The other Warsaw Pact states were even more open than the USSR to outside influences, especially in view of the inability of COMECON to satisfy their consumer needs and resultant closer contacts with, as well as indebtedness to, Western economies. In the event, therefore, that the USSR should seek a direct military confrontation with the USA it would clearly be unwise to defer this beyond, say, 1985. In the more likely contingency of consideration in the Soviet Union of how far it could proceed with high-risk policies, in which the danger of a military confrontation would be considerable, it would clearly be more prudent to pursue such policies in the early 1980s than later on. The window of opportunity would not remain indefinitely open.

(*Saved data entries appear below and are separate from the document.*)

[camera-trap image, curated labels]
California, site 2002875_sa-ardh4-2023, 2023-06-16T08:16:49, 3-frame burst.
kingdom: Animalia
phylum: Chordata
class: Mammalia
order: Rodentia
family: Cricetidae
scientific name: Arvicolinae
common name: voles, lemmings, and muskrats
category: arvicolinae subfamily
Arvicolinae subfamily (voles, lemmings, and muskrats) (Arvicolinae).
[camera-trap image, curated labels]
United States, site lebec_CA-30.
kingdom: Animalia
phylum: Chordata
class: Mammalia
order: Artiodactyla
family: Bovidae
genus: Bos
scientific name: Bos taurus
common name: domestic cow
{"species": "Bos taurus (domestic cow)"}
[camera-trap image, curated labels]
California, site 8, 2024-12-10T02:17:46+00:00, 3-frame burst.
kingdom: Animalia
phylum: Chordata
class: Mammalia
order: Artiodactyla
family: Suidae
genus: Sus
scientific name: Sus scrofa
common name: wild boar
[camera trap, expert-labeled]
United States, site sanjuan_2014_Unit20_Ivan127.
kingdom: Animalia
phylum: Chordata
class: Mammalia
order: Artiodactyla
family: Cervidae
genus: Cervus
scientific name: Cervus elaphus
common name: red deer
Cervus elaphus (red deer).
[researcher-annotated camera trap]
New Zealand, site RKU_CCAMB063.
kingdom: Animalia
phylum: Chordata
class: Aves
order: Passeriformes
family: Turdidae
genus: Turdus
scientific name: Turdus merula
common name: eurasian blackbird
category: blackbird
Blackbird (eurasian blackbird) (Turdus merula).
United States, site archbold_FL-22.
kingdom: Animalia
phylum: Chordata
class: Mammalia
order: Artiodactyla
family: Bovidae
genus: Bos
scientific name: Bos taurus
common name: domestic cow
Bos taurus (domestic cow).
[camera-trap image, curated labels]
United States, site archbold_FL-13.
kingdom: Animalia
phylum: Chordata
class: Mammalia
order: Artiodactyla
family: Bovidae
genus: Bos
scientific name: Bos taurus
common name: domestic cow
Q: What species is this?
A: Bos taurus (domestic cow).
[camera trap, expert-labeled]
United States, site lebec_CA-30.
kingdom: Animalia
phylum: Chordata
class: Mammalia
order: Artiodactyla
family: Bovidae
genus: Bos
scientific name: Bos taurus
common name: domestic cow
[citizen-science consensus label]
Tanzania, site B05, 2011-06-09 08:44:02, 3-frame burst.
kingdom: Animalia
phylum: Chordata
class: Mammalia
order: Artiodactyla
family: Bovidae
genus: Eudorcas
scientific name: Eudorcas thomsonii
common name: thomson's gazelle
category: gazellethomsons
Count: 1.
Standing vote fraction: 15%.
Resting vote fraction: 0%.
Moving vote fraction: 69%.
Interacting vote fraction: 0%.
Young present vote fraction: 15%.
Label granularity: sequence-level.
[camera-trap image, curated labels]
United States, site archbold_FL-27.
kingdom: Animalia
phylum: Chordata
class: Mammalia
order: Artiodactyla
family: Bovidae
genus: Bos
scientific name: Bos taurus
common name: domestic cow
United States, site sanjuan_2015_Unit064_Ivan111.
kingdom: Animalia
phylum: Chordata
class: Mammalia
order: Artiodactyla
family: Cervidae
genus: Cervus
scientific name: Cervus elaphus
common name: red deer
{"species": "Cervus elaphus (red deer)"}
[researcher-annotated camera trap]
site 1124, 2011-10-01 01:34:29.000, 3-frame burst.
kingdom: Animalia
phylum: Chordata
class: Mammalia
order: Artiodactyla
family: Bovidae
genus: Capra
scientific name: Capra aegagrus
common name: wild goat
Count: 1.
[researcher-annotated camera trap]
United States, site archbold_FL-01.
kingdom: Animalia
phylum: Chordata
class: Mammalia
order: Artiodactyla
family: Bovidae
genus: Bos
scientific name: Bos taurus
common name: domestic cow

The Soviets in their international relations after the Second World War and before the collapse of Soviet imperialism in the Third, though they were thought by so many to be masters of a shrewd and far-sighted strategy, often demonstrated a quite surprising degree of maladroitness. This was often so striking as to arouse comment at the time. Their extraordinary mismanagement of affairs in Austria in 1946 was a very early example, when their conviction that Austrian gratitude for liberation by the Red Army made it safe to allow free elections, in the confidence that a communist majority would be returned, resulted in the election of an Assembly without a single communist member. There was also their mishandling of affairs in Yugoslavia, in Hungary, in Czechoslovakia, in the Middle East, in the Indian sub-continent and with China, and their dramatic expulsion, lock stock and barrel, in 1972 from what looked like a deeply entrenched position in Egypt. Rarely, however, has the history of international relations shown a more outstanding example of maladroitness than the bringing about of the NATO Alliance and West German rearmament. The Reich lay prostrate before its four principal enemies — the USA, Britain, the Soviet Union and France — totally defeated. Within four years of that time, Soviet policy had so antagonized its former allies that, with their patience exhausted, the other three saw no alternative but to form a defensive alliance and then bring in the defeated enemy re-armed. Pro-Soviet fantasists in the West sought in vain to disguise the simple truth. NATO, a purely defensive structure, was brought into being by the USSR and by the USSR alone. The Soviet Union was itself the only begetter of what was to become its greatest bane.
Citizens of the Soviet Union, as the 1970s moved on into the 1980s, may well by now have come to accept their lot with resignation, without any confidence, or even any hope, that it would ever change for the better. It would be wrong to suppose, as many did in the West, that they were also wholly lacking in awareness of what went on in the other world, outside the closed system which constituted their own. In addition to what came in through radio broadcasts from outside, the circulation of information within the Soviet Union itself was a good deal freer than was commonly realized in the West. It was certainly much freer than the Communist Party liked. A country in which a huge black market flourishes, however, is not one in which information does not circulate, especially when the black market is not only permitted by the authorities but even, as compensation for their own extraordinary ineptitude, actively encouraged, though the circulation of information, of course, is not. Though the concept of public opinion as a political force in a communist state is hardly valid, it was inevitable that in the Soviet Union, in the four or five years before the war, there was not only widespread awareness of what was going on in the outside world but strong currents of political opinion flowing from it. The boycott of the Olympic games made a far greater impression than was commonly realized abroad and the attempts by the Party to play down its effects and claim an outstanding public relations success produced in Moscow a veritable flood of the sick jokes whose volume and venom had long been the only reliable index of public reaction to events. The invasion of Afghanistan aroused wide interest and deep unpopularity and, as it dragged on with no satisfactory end even remotely in sight, it was more clearly recognized as a blunder of the first magnitude. The disposal of the dead in the Afghan campaign threw a particularly interesting light on popular attitudes. At first they were flown home for burial, but as the flow continued and the numbers grew this was seen to be unwise. Public concern in the Asiatic republics, from which most of the first troops engaged in Afghanistan came, was so marked (particularly in Kazakhstan) that from mid-1981 the practice ceased. The dead were now buried in the country where they died.